Trapping radioactive Technetium with a Tin-containing nanocomposite

an article by Dan Mercea, PhD student at Imperial College London

Significant quantities of radioactive compounds are contaminating our environment. Due to nuclear weapon production during the Cold War, large quantities of radioactive Technetium-99 (99Tc) has been released into the environment. Although the Cold War ended 25 years ago, the total Tc inventory continues to rise as it is a major product during the generation of nuclear power resulting from the nuclear fission of uranium and plutonium.

Radioactive Tc is long lived and predominantly found in nuclear waste, in the highly mobile form of the water-soluble pertechnetate anion TcO4. The high mobility possessed by TcO4 causes concerns regarding its distribution within the environment and makes storage impracticable within cement-based materials, a widely employed medium for the storage of nuclear waste.

Managing nuclear waste
Reduction of TcO4 from Tc(VII) to Tc(IV)  is one possible solution. This is a challenging solution as Tc(IV) tends to convert back to TcO4 if exposed to oxygen.
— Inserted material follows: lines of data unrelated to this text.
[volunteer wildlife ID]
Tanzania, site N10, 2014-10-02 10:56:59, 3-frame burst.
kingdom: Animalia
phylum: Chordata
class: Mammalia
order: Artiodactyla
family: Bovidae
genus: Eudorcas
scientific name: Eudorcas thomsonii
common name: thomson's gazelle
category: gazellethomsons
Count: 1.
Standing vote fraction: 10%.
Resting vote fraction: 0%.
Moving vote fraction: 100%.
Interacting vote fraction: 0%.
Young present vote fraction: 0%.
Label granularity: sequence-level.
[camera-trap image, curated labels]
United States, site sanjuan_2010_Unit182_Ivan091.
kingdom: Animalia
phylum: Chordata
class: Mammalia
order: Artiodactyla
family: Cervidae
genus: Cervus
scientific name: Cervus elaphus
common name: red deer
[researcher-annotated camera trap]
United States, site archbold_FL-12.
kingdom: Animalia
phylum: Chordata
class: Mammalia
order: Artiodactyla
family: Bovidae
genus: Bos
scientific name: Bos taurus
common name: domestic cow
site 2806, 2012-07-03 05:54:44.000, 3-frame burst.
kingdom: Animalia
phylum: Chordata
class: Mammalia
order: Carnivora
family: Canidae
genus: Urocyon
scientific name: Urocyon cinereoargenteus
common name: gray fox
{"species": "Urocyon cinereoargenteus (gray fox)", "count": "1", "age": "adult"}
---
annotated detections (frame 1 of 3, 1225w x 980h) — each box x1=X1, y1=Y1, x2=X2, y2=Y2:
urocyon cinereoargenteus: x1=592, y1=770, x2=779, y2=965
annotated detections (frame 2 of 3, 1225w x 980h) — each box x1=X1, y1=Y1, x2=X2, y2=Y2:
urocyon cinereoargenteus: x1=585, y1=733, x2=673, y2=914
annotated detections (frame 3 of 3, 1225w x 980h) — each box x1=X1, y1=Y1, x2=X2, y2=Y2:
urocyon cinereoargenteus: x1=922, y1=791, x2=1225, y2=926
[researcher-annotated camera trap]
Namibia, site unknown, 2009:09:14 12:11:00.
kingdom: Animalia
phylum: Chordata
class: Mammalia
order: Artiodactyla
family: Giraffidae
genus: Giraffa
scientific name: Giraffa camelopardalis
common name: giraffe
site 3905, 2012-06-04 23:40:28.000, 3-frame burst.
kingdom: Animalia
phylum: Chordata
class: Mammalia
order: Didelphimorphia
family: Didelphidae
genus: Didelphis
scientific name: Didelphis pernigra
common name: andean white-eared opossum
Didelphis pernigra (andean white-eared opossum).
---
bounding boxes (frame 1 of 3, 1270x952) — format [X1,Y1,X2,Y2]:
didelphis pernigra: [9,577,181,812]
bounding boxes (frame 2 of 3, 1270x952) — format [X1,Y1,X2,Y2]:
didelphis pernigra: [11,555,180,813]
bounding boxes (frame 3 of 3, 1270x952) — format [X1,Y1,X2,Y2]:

The reduction process requires a proton source to proceed and is disfavoured under the strongly alkaline conditions found in the waste media. The nuclear waste tanks also contain a large amount of both spectator ions, which make TcO4 more difficult to reduce, and high-valent metal species such as Cr(VI). This can interfere with the reduction process by consuming the available Sn(II) and/or by converting any formed Tc(IV) back to TcO4.

To overcome these obstacles, Eric D. Walter and colleagues have devised a novel Tin(Sn)-based material which displays selective and efficient removal of Tc under conditions similar to those found in nuclear waste tanks. The approach taken relies on the inclusion of both Sn(II) and Sn(IV) within an inert aluminophosphate matrix. The low-valent form of tin is known for its ability of reducing Tc(VII) to Tc(IV), whereas the high-valent Sn(IV) was chosen for its ability to form SnO2 phases capable of accommodating the resulting Tc(IV) and thus facilitate its sequestration.

Representative SEM images of the Sn–Al–PO4 composite (A) before and (B) after exposure to TcO4 − .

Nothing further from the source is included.